#### Page text

- Born: Brett Alexander Palos July 1974 (age 51–52)
- Occupation: Property developer
- Mother: Tina Green
- Relatives: Stasha Palos (sister)

= Brett Palos =

British property developer and businessman (born 1974)

Brett Alexander Palos (born July 1974) is a British property developer and entrepreneur. He is the founder of Brett Palos Investments and the chairman of The Thackery Estate. Palos owns Palos Developments, a luxury property development and design company in Miami Beach, Florida and is a significant shareholder in Dexter's London's largest estate agency.

Palos has been involved in the purchase of more than £1 billion of commercial and residential assets since 2012 with Brett Palos Investments.

== Early life ==
Brett Palos was born in 1974 to Robert Palos and Tina Green. His sister is Stasha Palos. His parents opened a clothing shop in Johannesburg, South Africa and expanded the business abroad. They divorced after 20 years together. Brett became the step-son of Philip Green when his mother Tina married the retailer in 1990.

########
#### Data block

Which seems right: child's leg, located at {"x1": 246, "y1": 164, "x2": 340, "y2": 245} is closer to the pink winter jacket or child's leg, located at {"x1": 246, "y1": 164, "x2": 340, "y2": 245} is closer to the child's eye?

########

→ **Tasks and exercises**:
1 > Based on the Brett Palos biography, say whether each statement agrees with it, answering yes or no and quoting the words that decide it: (a) Palos owns a property company based in Miami Beach. (b) His parents opened their clothing shop in London. (c) Tina Green married Philip Green in 1990.
2 > Name every relative of Brett Palos that the Brett Palos biography mentions, and give each one's relation to him.
3 > According to the Brett Palos biography, how long were his parents together before they divorced?

→ **Answers to the tasks**:
1 >
(a) Yes: "Palos owns Palos Developments, a luxury property development and design company in Miami Beach, Florida"
(b) No: "His parents opened a clothing shop in Johannesburg, South Africa"
(c) Yes: "Brett became the step-son of Philip Green when his mother Tina married the retailer in 1990."

2 >
- Robert Palos: father
- Tina Green: mother
- Stasha Palos: sister
- Philip Green: stepfather

3 > 20 years.